◆ **TASKS AND EXERCISES**:
A) In the BenchMARL text, what tool does the library use for configuration?
B) Carry the BenchMARL introduction forward from its last sentence, keeping its tone and style.

◆ **EXCERPT PROVIDED**:
Nov 06

BenchMARL – Benchmarking Multi-Agent Reinforcement Learning



  • We introduce BenchMARL, a training library for benchmarking MARL algorithms, tasks, and models backed by TorchRL.
  • BenchMARL already contains a variety of SOTA algorithms and tasks.
  • BenchMARL is grounded by its core tenets: standardization and reproducibility

What is BenchMARL 🧐?

BenchMARL is a Multi-Agent Reinforcement Learning (MARL) training library created to enable reproducibility
and benchmarking across different MARL algorithms and environments.
Its mission is to present a standardized interface that allows easy integration of new algorithms and environments to
provide a fair comparison with existing solutions.
BenchMARL uses TorchRL as its backend, which grants it high performance
and state-of-the-art implementations.
It also uses hydra for flexible and modular configuration,
and its data reporting is compatible with marl-eval
for standardised and statistically strong evaluations.

◆ **DATA SEGMENT**:
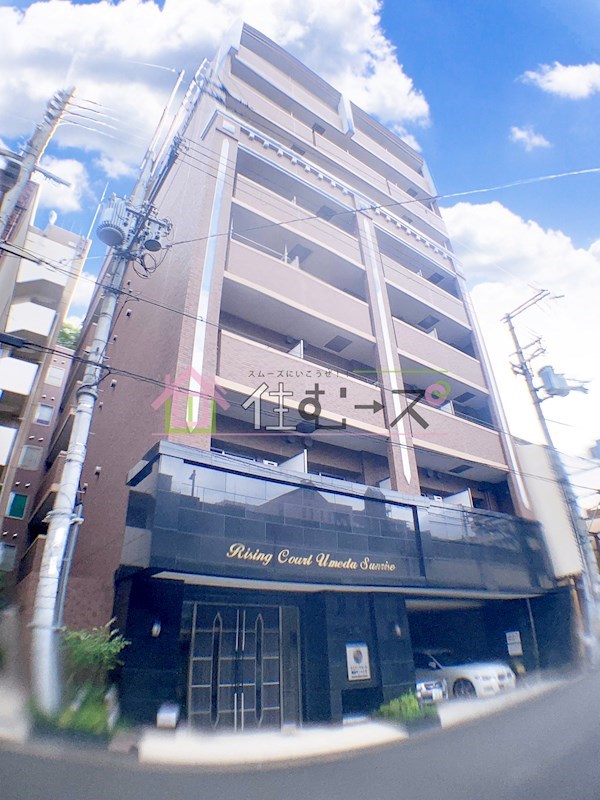ライジングコート梅田サンライズ 外観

◆ **SET OF ANSWERS**:
A) BenchMARL uses hydra for flexible and modular configuration.

B)
BenchMARL core design tenets are:

  • Reproducibility through systematical grounding and standardization of configuration
  • Standardised and statistically-strong plotting and reporting
  • Experiments that are independent of the algorithm, environment, and model choices
  • Breadth over the MARL ecosystem
  • Easy implementation of new algorithms, environments, and models
  • Leveraging the know-how and infrastructure of TorchRL, without reinventing the wheel

Why would I BenchMARL 🤔?

Why would you BenchMARL, I see you ask.
Well, you can BenchMARL to compare different algorithms, environments, models,
to check how your new research compares to existing ones, or if you just want to approach
the domain and want to easily take a picture of the landscape.

Why does it exist?

We created it because, compared to other ML domains, RL has always been more fragmented
in terms of shared community standards, tools, and interfaces.
In MARL, this problem is even more evident, with new libraries being frequently
introduced that focus on specific algorithms, environments, or models. Furthermore,
these libraries often implement components from scratch, without leveraging the know-how of
the single-agent RL community. In fact, the great majority of components used in MARL is shared
with single-agent RL (e.g., losses like MAPPO, models, probability distributions, replay buffers, and much more).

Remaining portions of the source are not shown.